Goal of the exercise: Turn the material below into a Markdown table with the columns Row and Line. Number each nonblank line in order, put the line beside its number, and omit blank lines.

* START Data provided *

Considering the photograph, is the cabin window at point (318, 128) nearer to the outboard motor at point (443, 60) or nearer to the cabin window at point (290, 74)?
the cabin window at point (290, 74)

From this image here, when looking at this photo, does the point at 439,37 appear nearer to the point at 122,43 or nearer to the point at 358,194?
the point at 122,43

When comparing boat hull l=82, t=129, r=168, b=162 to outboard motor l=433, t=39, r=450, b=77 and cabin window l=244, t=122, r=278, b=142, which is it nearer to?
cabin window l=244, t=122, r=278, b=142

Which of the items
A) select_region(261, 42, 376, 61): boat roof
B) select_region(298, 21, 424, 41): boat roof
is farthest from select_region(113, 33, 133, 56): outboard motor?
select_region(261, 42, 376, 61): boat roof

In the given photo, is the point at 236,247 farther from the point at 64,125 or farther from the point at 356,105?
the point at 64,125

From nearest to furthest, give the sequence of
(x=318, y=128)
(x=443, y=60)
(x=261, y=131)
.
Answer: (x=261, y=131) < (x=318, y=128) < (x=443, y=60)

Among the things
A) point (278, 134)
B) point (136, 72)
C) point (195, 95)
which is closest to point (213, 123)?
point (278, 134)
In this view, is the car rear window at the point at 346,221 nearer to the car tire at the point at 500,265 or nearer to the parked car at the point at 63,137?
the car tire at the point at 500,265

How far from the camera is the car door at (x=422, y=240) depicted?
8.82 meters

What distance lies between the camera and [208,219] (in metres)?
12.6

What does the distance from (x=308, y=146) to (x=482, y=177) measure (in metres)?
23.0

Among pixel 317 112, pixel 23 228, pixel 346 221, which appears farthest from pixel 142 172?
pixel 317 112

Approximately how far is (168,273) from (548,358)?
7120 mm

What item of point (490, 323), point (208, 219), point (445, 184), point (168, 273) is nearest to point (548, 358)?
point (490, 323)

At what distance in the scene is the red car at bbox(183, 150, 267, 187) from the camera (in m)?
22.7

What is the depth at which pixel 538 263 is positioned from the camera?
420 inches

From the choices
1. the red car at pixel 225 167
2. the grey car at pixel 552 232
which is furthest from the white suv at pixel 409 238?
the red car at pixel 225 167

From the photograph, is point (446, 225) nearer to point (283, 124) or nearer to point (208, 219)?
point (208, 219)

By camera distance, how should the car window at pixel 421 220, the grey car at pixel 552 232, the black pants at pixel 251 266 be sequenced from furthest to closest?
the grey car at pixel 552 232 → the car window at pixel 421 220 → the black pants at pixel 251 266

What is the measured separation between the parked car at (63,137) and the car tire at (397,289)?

* END Data provided *

Full solution:
| Row | Line |
|---|---|
| 1 | Considering the photograph, is the cabin window at point (318, 128) nearer to the outboard motor at point (443, 60) or nearer to the cabin window at point (290, 74)? |
| 2 | the cabin window at point (290, 74) |
| 3 | From this image here, when looking at this photo, does the point at 439,37 appear nearer to the point at 122,43 or nearer to the point at 358,194? |
| 4 | the point at 122,43 |
| 5 | When comparing boat hull l=82, t=129, r=168, b=162 to outboard motor l=433, t=39, r=450, b=77 and cabin window l=244, t=122, r=278, b=142, which is it nearer to? |
| 6 | cabin window l=244, t=122, r=278, b=142 |
| 7 | Which of the items |
| 8 | A) select_region(261, 42, 376, 61): boat roof |
| 9 | B) select_region(298, 21, 424, 41): boat roof |
| 10 | is farthest from select_region(113, 33, 133, 56): outboard motor? |
| 11 | select_region(261, 42, 376, 61): boat roof |
| 12 | In the given photo, is the point at 236,247 farther from the point at 64,125 or farther from the point at 356,105? |
| 13 | the point at 64,125 |
| 14 | From nearest to furthest, give the sequence of |
| 15 | (x=318, y=128) |
| 16 | (x=443, y=60) |
| 17 | (x=261, y=131) |
| 18 | . |
| 19 | Answer: (x=261, y=131) < (x=318, y=128) < (x=443, y=60) |
| 20 | Among the things |
| 21 | A) point (278, 134) |
| 22 | B) point (136, 72) |
| 23 | C) point (195, 95) |
| 24 | which is closest to point (213, 123)? |
| 25 | point (278, 134) |
| 26 | In this view, is the car rear window at the point at 346,221 nearer to the car tire at the point at 500,265 or nearer to the parked car at the point at 63,137? |
| 27 | the car tire at the point at 500,265 |
| 28 | How far from the camera is the car door at (x=422, y=240) depicted? |
| 29 | 8.82 meters |
| 30 | What distance lies between the camera and [208,219] (in metres)? |
| 31 | 12.6 |
| 32 | What does the distance from (x=308, y=146) to (x=482, y=177) measure (in metres)? |
| 33 | 23.0 |
| 34 | Among pixel 317 112, pixel 23 228, pixel 346 221, which appears farthest from pixel 142 172? |
| 35 | pixel 317 112 |
| 36 | Approximately how far is (168,273) from (548,358)? |
| 37 | 7120 mm |
| 38 | What item of point (490, 323), point (208, 219), point (445, 184), point (168, 273) is nearest to point (548, 358)? |
| 39 | point (490, 323) |
| 40 | At what distance in the scene is the red car at bbox(183, 150, 267, 187) from the camera (in m)? |
| 41 | 22.7 |
| 42 | What is the depth at which pixel 538 263 is positioned from the camera? |
| 43 | 420 inches |
| 44 | From the choices |
| 45 | 1. the red car at pixel 225 167 |
| 46 | 2. the grey car at pixel 552 232 |
| 47 | which is furthest from the white suv at pixel 409 238? |
| 48 | the red car at pixel 225 167 |
| 49 | From the photograph, is point (446, 225) nearer to point (283, 124) or nearer to point (208, 219)? |
| 50 | point (208, 219) |
| 51 | By camera distance, how should the car window at pixel 421 220, the grey car at pixel 552 232, the black pants at pixel 251 266 be sequenced from furthest to closest? |
| 52 | the grey car at pixel 552 232 → the car window at pixel 421 220 → the black pants at pixel 251 266 |
| 53 | What is the measured separation between the parked car at (63,137) and the car tire at (397,289)? |